--- Source texts of formatted documents ---
--- START ---
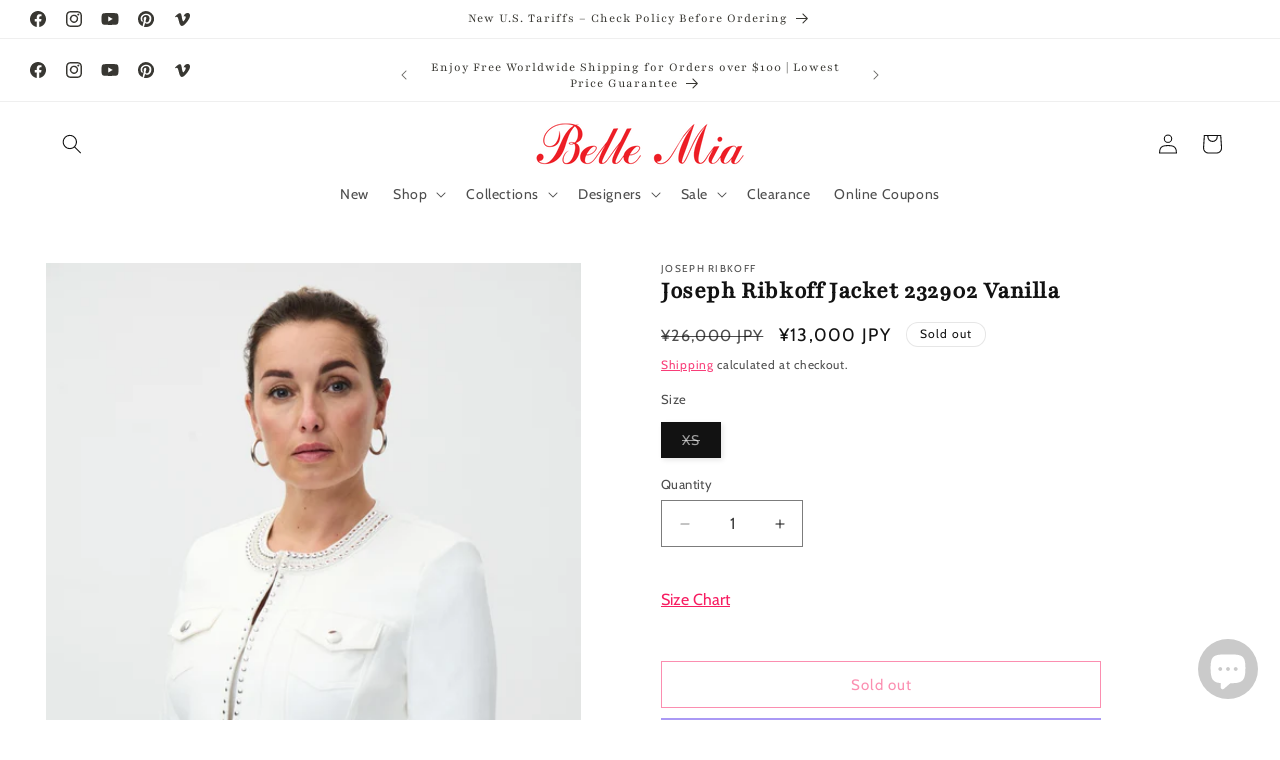

--- FILE ---
content_type: text/javascript
request_url: https://storage.googleapis.com/merchant_reviews_scripts/bmboutique1.myshopify.com/business_badge_script.js?shop=bmboutique1.myshopify.com
body_size: 254
content:
async function show(){
 if(meta.page.pageType==='home'){
    let element = document.getElementById("jdfjs_JDSFBKSDJ12222");
    while (!element){
        console.log('Going to sleep')
        await sleep_JDSFBKSDJ12222(1000)
        element = document.getElementById("jdfjs_JDSFBKSDJ12222");
    }

        let the_footer_JDSFBKSDJ12222=document.getElementsByTagName('footer')[0];
        the_footer_JDSFBKSDJ12222.style.position='relative';
        element.style.display = "block"
        the_footer_JDSFBKSDJ12222.appendChild(element);
        console.log('Showing badge')

  } else {
    console.log('No need to show')
  }
}

function sleep_JDSFBKSDJ12222(ms) {
  return new Promise(resolve => setTimeout(resolve, ms));
}


show()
--- END ---
--- The problem ---
Give back the data verbatim. The pictures are not part of the copy.

--- Response box ---
--- FILE ---
content_type: text/javascript
request_url: https://storage.googleapis.com/merchant_reviews_scripts/bmboutique1.myshopify.com/business_badge_script.js?shop=bmboutique1.myshopify.com
body_size: 254
content:
async function show(){
 if(meta.page.pageType==='home'){
    let element = document.getElementById("jdfjs_JDSFBKSDJ12222");
    while (!element){
        console.log('Going to sleep')
        await sleep_JDSFBKSDJ12222(1000)
        element = document.getElementById("jdfjs_JDSFBKSDJ12222");
    }

        let the_footer_JDSFBKSDJ12222=document.getElementsByTagName('footer')[0];
        the_footer_JDSFBKSDJ12222.style.position='relative';
        element.style.display = "block"
        the_footer_JDSFBKSDJ12222.appendChild(element);
        console.log('Showing badge')

  } else {
    console.log('No need to show')
  }
}

function sleep_JDSFBKSDJ12222(ms) {
  return new Promise(resolve => setTimeout(resolve, ms));
}


show()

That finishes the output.